May’s 1909 tour of the Orient took her to Yokohama, Japan, where for a few hours she saw Strong in her hotel suite in a thoroughly chaperoned visit. May thought the meeting cordial and cold.
May next visited Hong Kong for a theatrical appearance, and was then off to Singapore, where she performed at the Victoria Theatre. She went on to India to visit her “old friend,” the Maharaja of Cooch Behar, and gave several somewhat private “drawing room entertainments.” From there, she visited Ceylon and Australia before returning to the United States.
By late 1909 May was appearing in a routine called Silk Attire, which was basically the old monologue about her adventures with Hope and Strong. She played Atlantic City and other venues. She settled back in Oregon to establish residency so that she could formally divorce Strong. She filed papers, and without any response or dispute from Strong, the divorce was ordered by the Circuit Court of the State of Oregon on April 25, 1910.

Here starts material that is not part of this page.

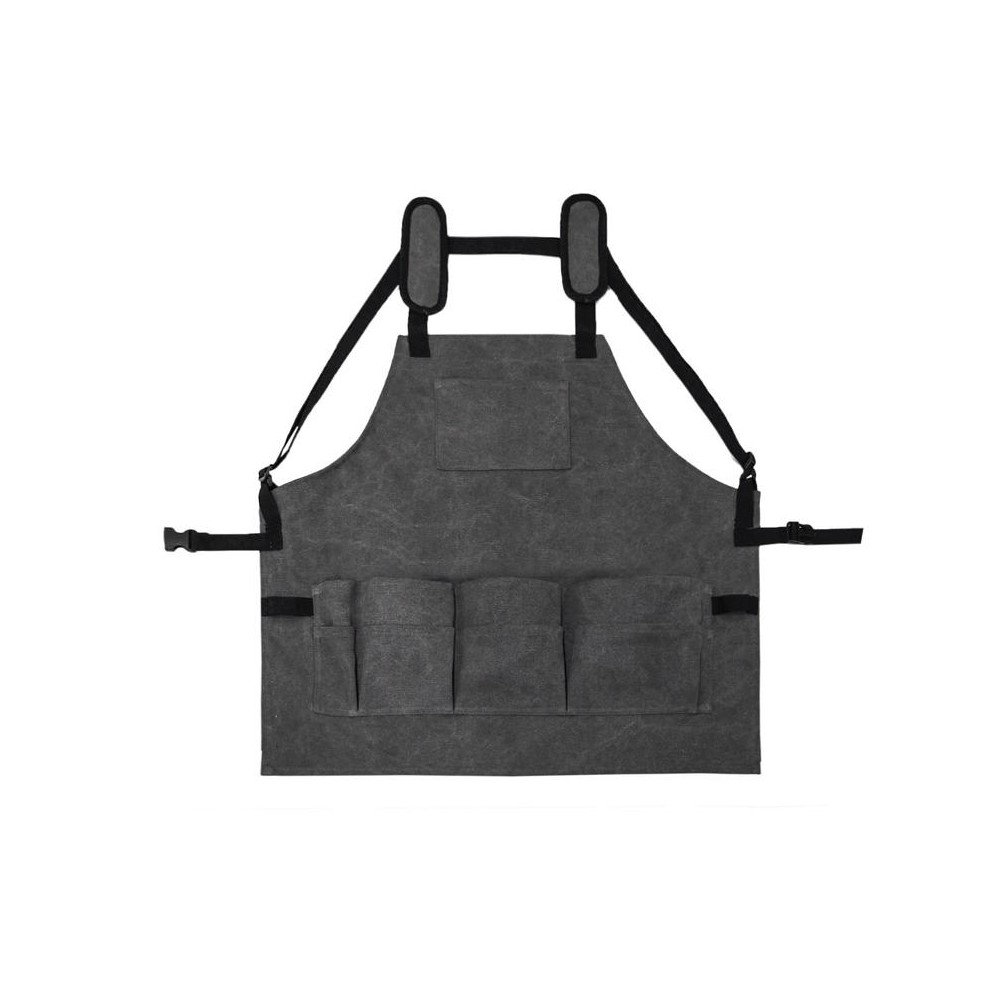 814525 Garden Multi-Purpose Pocket Electrician Repair Apron(Grey)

That summer, May got help and encouragement from Evelyn Nesbit Thaw to get back on the stage. Said May, “I’m going back to the stage to show them I’m not a has-been.”18 She lined up appearances in San Francisco. They were in small venues, cafes, and restaurants. Performing in one she was singing “Bring me a Rose” and had reached the words “I’m so tired of violets; take them all away” when she was stricken with a paralytic attack and literally fell off her chair. Physicians came to her aid, and though the effects seemed temporary, she was incapable of performing. Public attention again came her way, pointing to the unlucky diamond and to her failed marriages. One newspaper, heralding her demise, headlined its story “May Yohe nearing the end o
f a career speckled with sin.”19
May recovered and rumors of another marriage surfaced almost immediately. Now she was supposed to have married F. M. Reynolds, a musician in a touring musical comedy company. Reynolds denied the marriage.

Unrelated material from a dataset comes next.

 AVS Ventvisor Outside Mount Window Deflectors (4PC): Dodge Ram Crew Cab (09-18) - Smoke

In 1910, another chapter in the Hope diamond tale was added when it came into the possession of the Cartier brothers. Pierre, Louis, and Jacques were prominent Parisian jewelers with a prestigious list of royal and wealthy customers from Europe, India, and America.
The brothers were at the center of yet another Orientalist period of jewelry design, fashion, and cultural movement in Europe. Things Indian were all the rage. The brothers were familiar with the Indian origins of the Hope diamond, Tavernier’s diaries, and Indian gemological texts recently translated from Sanskrit into French. The Cartiers were also intrigued with Wilkie Collins’ The Moonstone. They took the tale of the cursed yellow moonstone and grafted it anew onto the 1909 London Times article about the unlucky blue diamond to craft their exotic story of the Hope diamond for one of their American customers—Evalyn Walsh McLean.
May Yohe as a vaudeville actress, c. 1909. (photo credit 11.2)
May Yohe on the vaudeville circuit, c. 1910, with a 1926 inscription and signature. (photo credit 11.3)
Evalyn and her husband Edward (“Ned”) were vacationing in France, staying at the Hotel Bristol in Paris in September 1910. The couple was in their mid-twenties, alcoholic, very spoiled, and very wealthy. Ned McLean was the son of the affluent owners of the Washington Post. Evalyn was the daughter of Thomas Walsh, a gold miner who struck it very rich and was called “the Colorado Monte Cristo.” Pierre Cartier knew the couple; his firm had sold them the “Star of the East,” a 94¾ carat diamond, for $120,000 during their honeymoon two years earlier.